Online Response 3: The Expository Mode and The Fog of War

When Robert McNamara is shown in The Fog of War, his footage is used to interesting effect: he is shown generally at the time of his tenure as the Secretary of Defense and then later as a narrator for his own life, a clarifying force to impose some kind of order on a past that was anything but coherent, ordinary.

Fog of War doesn’t utilize much of what Barnouw describes as the voice of the “promoter,” that is, if we are to consider the promoter as the sponsor of the film. In this case, McNamara seems to be pleading a case for human decency and allowance for human folly, claiming his mistakes were the only ways for him to learn. To further his argument, he lays out the “eleven rules of war” as if he were the discoverer of each of these principles.
Inherent in Fog of War, though, is the use of the voice of the “Promoter,” as Barnouw puts it, where the director of the documentary’s voice is evident in the expository tone of the film.
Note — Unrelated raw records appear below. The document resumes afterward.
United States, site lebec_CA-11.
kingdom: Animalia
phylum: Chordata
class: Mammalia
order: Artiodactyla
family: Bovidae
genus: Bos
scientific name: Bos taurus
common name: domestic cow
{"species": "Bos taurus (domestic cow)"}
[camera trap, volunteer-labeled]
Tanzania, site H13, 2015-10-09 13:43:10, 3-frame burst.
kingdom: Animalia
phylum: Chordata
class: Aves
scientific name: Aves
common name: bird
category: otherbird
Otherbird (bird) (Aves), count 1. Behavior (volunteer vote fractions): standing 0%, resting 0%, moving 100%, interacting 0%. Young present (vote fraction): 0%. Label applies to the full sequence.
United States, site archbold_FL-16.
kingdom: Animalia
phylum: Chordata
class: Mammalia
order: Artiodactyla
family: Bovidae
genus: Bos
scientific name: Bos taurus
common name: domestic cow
The director of the film is seldom heard in interview sessions, but his influence is undeniable in the way the film cuts between explanations of the past from McNamara’s perspective juxtaposed with, say, archival B-roll footage of a converted howitzer firing a nuclear shell.

The director in this film may not say much directly, but through the process of interviewing, then editing and re-cutting this footage his quiet voice is the one that shapes the entire film, and to a large degree how we perceive it.

I don’t really know if the expository mode is less “objective” than the observational mode. It seems to me while observational films might seem more objective, the camera is more concealed—not from the subjects in a film, but from the audience.  The effect on a situation being filmed might be the same, but audiences might perceive the expository being less “honest” because the camera and director are simply more evident.